--- Exercise objective ---
The answer should hold only the lines from the one containing "Groupon Employees Volunteered" through the one containing "CAB540 14*20mm top-drilled" in the entries below, copied exactly, without pictures.

--- Given records ---

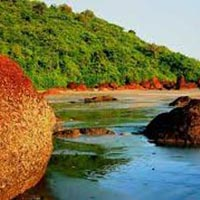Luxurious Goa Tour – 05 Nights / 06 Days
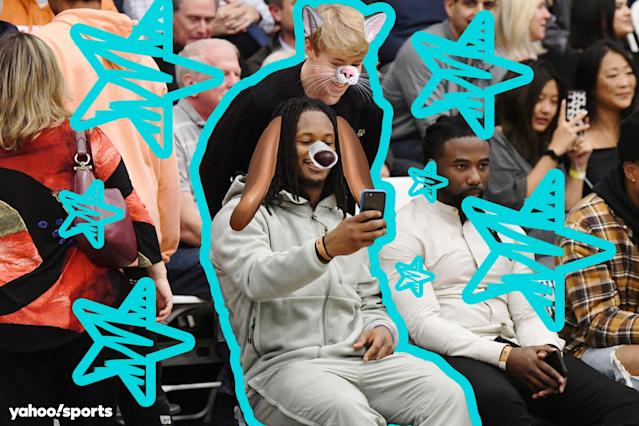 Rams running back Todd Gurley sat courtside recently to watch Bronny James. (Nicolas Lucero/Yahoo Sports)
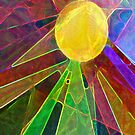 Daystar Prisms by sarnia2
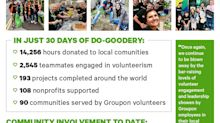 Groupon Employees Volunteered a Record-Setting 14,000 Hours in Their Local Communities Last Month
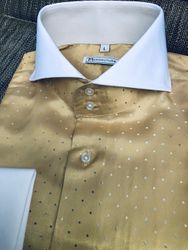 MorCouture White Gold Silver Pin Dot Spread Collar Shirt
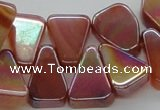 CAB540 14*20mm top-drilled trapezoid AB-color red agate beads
* * *
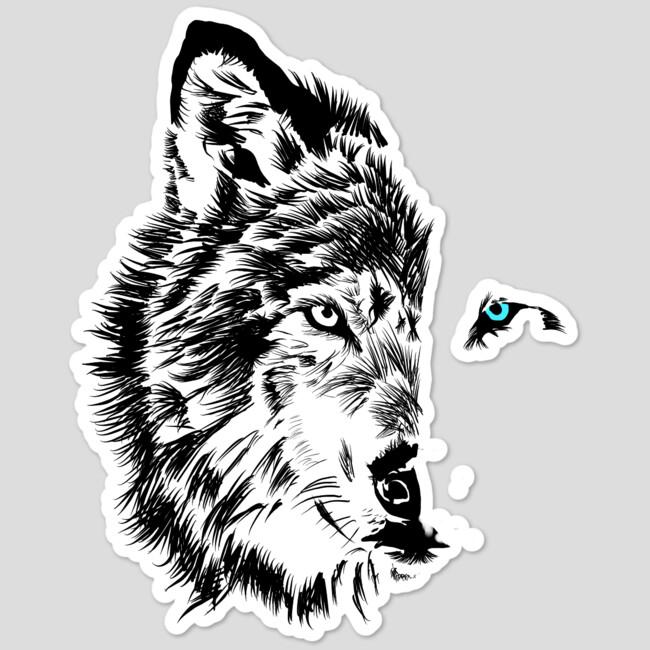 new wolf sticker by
---
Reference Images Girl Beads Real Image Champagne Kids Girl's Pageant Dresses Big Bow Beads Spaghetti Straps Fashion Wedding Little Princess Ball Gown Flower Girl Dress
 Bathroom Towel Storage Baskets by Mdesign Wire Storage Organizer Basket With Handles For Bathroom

--- Your response ---
 Groupon Employees Volunteered a Record-Setting 14,000 Hours in Their Local Communities Last Month
 MorCouture White Gold Silver Pin Dot Spread Collar Shirt
 CAB540 14*20mm top-drilled trapezoid AB-color red agate beads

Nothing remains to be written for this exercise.